Laporan: Rusia Mungkin Telah Tewaskan Doku Umarov

Written By Juhernaidi on Rabu, 30 Maret 2011 | 10:51:00 AM

Pemimpin perlawanan Islam di Kaukasus Utara, Doku Umarov, mungkin termasuk di antara 17 pejuang yang tewas dalam operasi khusus yang dilakukan oleh pasukan keamanan Rusia, laporan mengatakan Selasa kemarin (29/3).
Namun laporan itu belum dikonfirmasi dan pejabat Rusia telah berulang kali selama tahun terakhir secara prematur mengumumkan kematian Umarov, namun kemudian terbukti salah dan Umarov ternyata masih hidup.
Umarov, yang memimpin kelompok perlawanan Emirat Kaukasus bertujuan untuk menegakkan negara Islam di Kaukasus Utara, mengklaim mengorganisir pemboman metro Moskow satu tahun yang lalu dan serangan bunuh diri di bandara Domodedovo pada bulan Januari 2011.
Kantor berita Interfax mengutip pernyataan pejabat keamanan yang mengatakan bahwa "menurut informasi awal" Umarov tewas dalam operasi khusus hari Senin lalu di Ingushetia, bersama dengan pemimpin pejuang Islam lain Aslan Byutukayev.
Namun para pejabat menambahkan bahwa identifikasi dalam skala penuh belum dilakukan.
"Di antara 17 orang yang terbunuh adalah pengawal dari Umarov. Hal ini memungkinkan kita untuk percaya bahwa Umarov sendiri juga ikut terbunuh," kata seorang sumber keamanan di Ingushetia kepada kantor berita.
Operasi pada Senin malam lalu terlibat serangan presisi yang sangat tidak biasa lewat udara ke basis para pejuang, dan membunuh, antara lain, Supyan Abdylaev, seorang pejuang yang selalu menyertai Umarov, kata sumber itu.

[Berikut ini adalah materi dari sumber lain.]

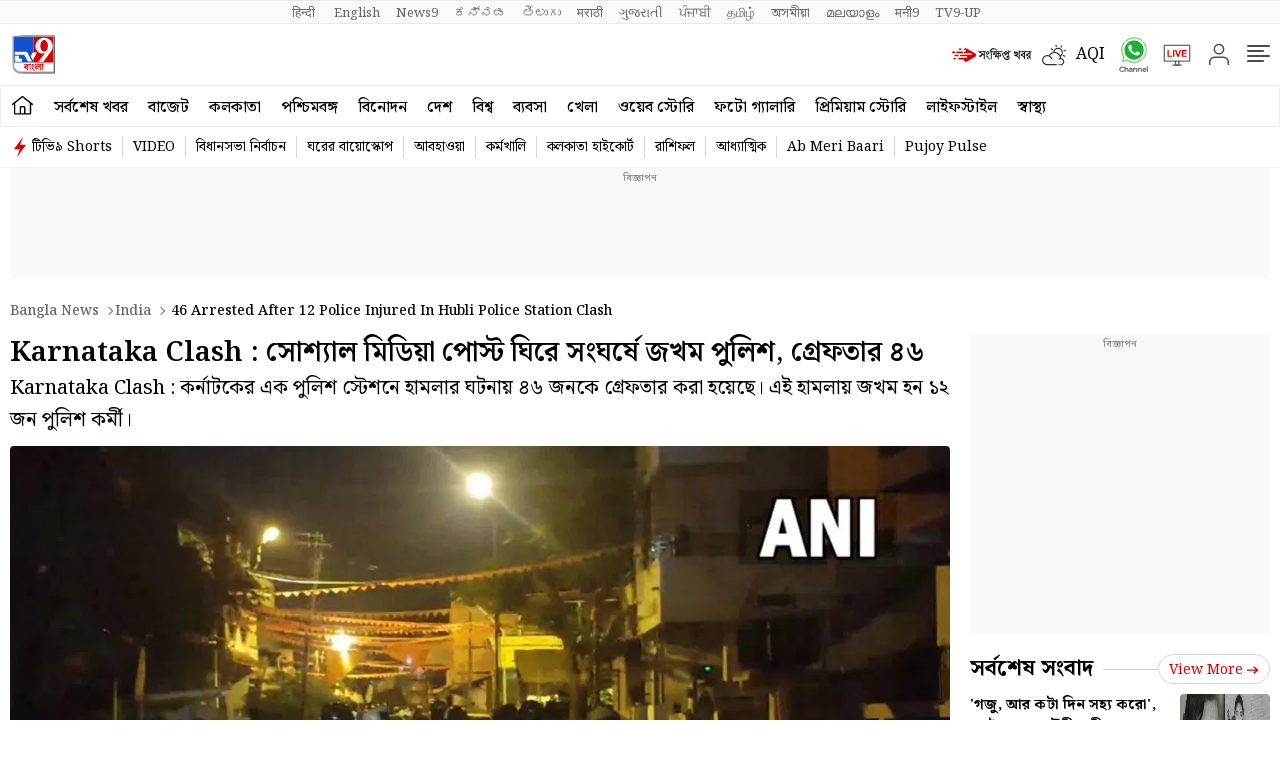

--- FILE ---
content_type: text/html; charset=utf-8
request_url: https://www.google.com/recaptcha/api2/aframe
body_size: 266
content:
<!DOCTYPE HTML><html><head><meta http-equiv="content-type" content="text/html; charset=UTF-8"></head><body><script nonce="IrB4IzaXwdMqeu4uvI923g">/** Anti-fraud and anti-abuse applications only. See google.com/recaptcha */ try{var clients={'sodar':'https://pagead2.googlesyndication.com/pagead/sodar?'};window.addEventListener("message",function(a){try{if(a.source===window.parent){var b=JSON.parse(a.data);var c=clients[b['id']];if(c){var d=document.createElement('img');d.src=c+b['params']+'&rc='+(localStorage.getItem("rc::a")?sessionStorage.getItem("rc::b"):"");window.document.body.appendChild(d);sessionStorage.setItem("rc::e",parseInt(sessionStorage.getItem("rc::e")||0)+1);localStorage.setItem("rc::h",'1770034850777');}}}catch(b){}});window.parent.postMessage("_grecaptcha_ready", "*");}catch(b){}</script></body></html>

--- FILE ---
content_type: application/javascript; charset=utf-8
request_url: https://fundingchoicesmessages.google.com/f/AGSKWxV2x_GQ2PR5kSCEANe5e2elt5f9OhDXoK_lefh9fSJpCjWyqdYySIii0YrYnzcfZHbFMeg8bd4yWRkQaIFfH_1WyHCvT_Kn8zn3TkngUelo_hUaeZuPXHRbTGkXL9X6OP_WDx3Yr57l-fGLOyFXHNBqgJdfOnJNgLxDjn-_RXXoN8ics1-m33e3nkPW/_/adtvideo..shortcuts.search.?advert_key=/footerad.=120x600;
body_size: -1285
content:
window['7d1c19e9-ed2f-456e-b801-5229f56cc471'] = true;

"Ada beberapa pemimpin militan di basis itu," kata pemimpin Ingushetia Yunus-Bek Yevkurov pro-Kremlin, mengakui hal itu belum dikonfirmasi jika pemimpin Emirat Islam Kaukasus adalah di antara mereka yang tewas oleh serangan pasukan Rusia.
Dia menambahkan bahwa dua bersaudara yang dicurigai terlibat dalam ledakan bunuh diri di bandara Domodedovo Moskow yang menewaskan 37 orang dan melukai lebih dari 100 pada bulan Januari tahun ini juga ditangkap pada hari Senin.
Saudara-saudara Yanayev ditahan setelah keluarga pelaku bom bunuh diri Magomed Yevloyev melaporkan kepada pihak keamanan bahwa mereka memiliki hubungan dengan para militan.
Rusia pada hari Selasa kemarin juga menandai satu tahun pemboman metro sejak 2010 yang terjadi pada 29 Maret, ketika 40 orang tewas dan puluhan lainnya terluka oleh dua pembom bunuh diri wanita pada saat jam sibuk di pagi hari.